▶ **STATED EXERCISE**
Put the lines of the rows below into a numbered list, starting at the line that contains "From all of" and ending at the last line of the rows, and skip blank lines. Leave the pictures out.

[Rows from a dataset]
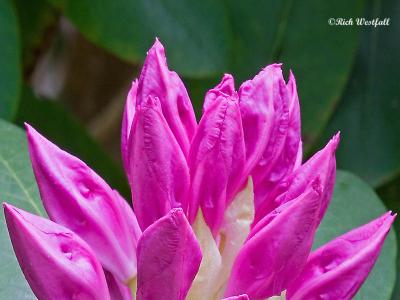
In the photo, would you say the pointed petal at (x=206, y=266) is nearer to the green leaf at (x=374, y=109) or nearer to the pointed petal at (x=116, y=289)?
the pointed petal at (x=116, y=289)

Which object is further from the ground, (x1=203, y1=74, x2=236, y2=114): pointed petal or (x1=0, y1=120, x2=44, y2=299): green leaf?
(x1=203, y1=74, x2=236, y2=114): pointed petal

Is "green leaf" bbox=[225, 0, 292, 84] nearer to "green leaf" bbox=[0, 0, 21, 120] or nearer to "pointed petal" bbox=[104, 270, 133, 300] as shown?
"green leaf" bbox=[0, 0, 21, 120]

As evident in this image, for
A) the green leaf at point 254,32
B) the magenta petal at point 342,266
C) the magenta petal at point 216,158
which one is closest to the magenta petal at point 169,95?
the magenta petal at point 216,158

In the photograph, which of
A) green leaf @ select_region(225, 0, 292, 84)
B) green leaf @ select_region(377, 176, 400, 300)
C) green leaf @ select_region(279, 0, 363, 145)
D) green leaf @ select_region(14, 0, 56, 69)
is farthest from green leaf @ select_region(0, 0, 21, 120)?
green leaf @ select_region(377, 176, 400, 300)

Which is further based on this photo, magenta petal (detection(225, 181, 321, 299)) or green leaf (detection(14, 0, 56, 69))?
green leaf (detection(14, 0, 56, 69))

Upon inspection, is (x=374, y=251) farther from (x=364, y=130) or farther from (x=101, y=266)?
(x=364, y=130)

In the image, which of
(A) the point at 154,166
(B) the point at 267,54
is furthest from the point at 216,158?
(B) the point at 267,54

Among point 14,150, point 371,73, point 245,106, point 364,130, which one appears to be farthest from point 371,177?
point 245,106
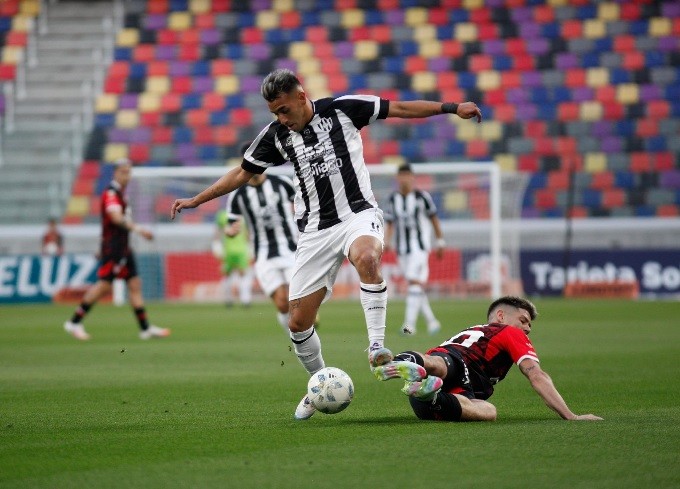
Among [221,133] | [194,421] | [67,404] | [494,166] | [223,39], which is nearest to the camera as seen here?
[194,421]

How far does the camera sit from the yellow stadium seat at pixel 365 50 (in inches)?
1171

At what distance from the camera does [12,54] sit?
30.4 metres

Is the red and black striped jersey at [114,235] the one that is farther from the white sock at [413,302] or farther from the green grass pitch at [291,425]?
the white sock at [413,302]

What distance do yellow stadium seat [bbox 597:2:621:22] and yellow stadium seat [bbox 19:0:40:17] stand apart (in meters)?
15.3

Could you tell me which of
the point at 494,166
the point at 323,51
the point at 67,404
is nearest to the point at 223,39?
the point at 323,51

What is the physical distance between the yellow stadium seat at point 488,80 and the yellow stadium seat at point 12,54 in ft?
39.5

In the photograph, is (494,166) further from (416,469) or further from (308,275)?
(416,469)

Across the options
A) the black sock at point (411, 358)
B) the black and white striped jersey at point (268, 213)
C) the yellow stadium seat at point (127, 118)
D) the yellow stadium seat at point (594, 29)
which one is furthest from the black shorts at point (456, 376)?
the yellow stadium seat at point (594, 29)

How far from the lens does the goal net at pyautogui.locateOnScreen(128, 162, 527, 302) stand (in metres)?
24.0

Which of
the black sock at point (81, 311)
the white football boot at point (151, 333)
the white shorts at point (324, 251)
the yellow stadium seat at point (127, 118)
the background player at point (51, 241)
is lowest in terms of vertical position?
the white football boot at point (151, 333)

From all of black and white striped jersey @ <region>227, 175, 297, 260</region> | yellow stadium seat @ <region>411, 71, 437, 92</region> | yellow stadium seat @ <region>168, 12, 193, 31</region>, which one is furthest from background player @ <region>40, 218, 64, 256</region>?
black and white striped jersey @ <region>227, 175, 297, 260</region>

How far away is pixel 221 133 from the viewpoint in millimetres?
28234

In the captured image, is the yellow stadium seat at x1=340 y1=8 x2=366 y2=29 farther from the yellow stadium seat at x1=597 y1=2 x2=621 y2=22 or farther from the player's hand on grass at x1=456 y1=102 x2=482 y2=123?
the player's hand on grass at x1=456 y1=102 x2=482 y2=123

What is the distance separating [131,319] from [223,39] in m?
13.6
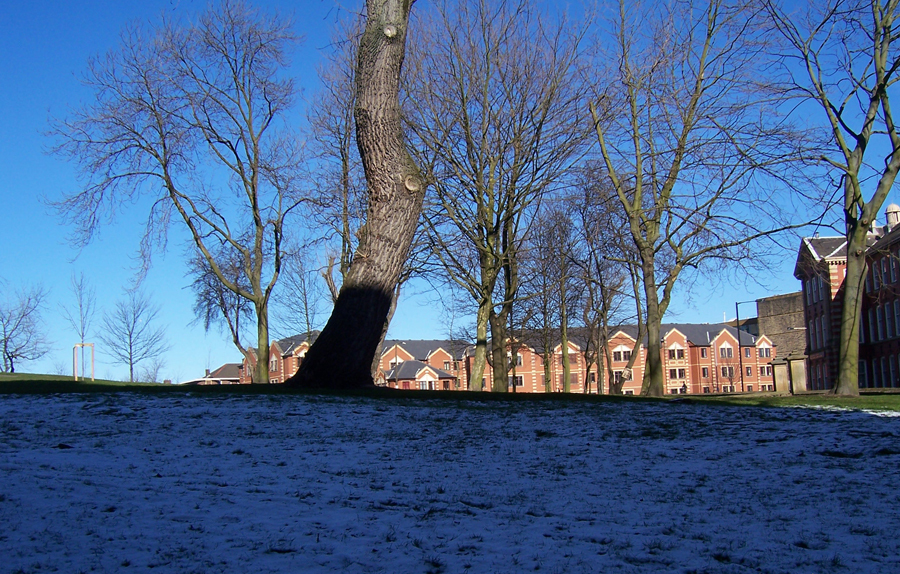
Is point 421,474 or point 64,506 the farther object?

▶ **WRITTEN ANSWER**
1. From all of black and white striped jersey @ <region>227, 175, 297, 260</region> | yellow stadium seat @ <region>411, 71, 437, 92</region> | yellow stadium seat @ <region>168, 12, 193, 31</region>, which one is furthest from background player @ <region>40, 218, 64, 256</region>?
2. black and white striped jersey @ <region>227, 175, 297, 260</region>
3. How far away is pixel 221 133 from the viewpoint in millimetres?
4. 28234
5. In the captured image, is the yellow stadium seat at x1=340 y1=8 x2=366 y2=29 farther from the yellow stadium seat at x1=597 y1=2 x2=621 y2=22 or farther from the player's hand on grass at x1=456 y1=102 x2=482 y2=123?
6. the player's hand on grass at x1=456 y1=102 x2=482 y2=123
7. What is the distance separating [131,319] from [223,39] in m?
8. 13.6
9. Is point 421,474 or point 64,506 the farther object?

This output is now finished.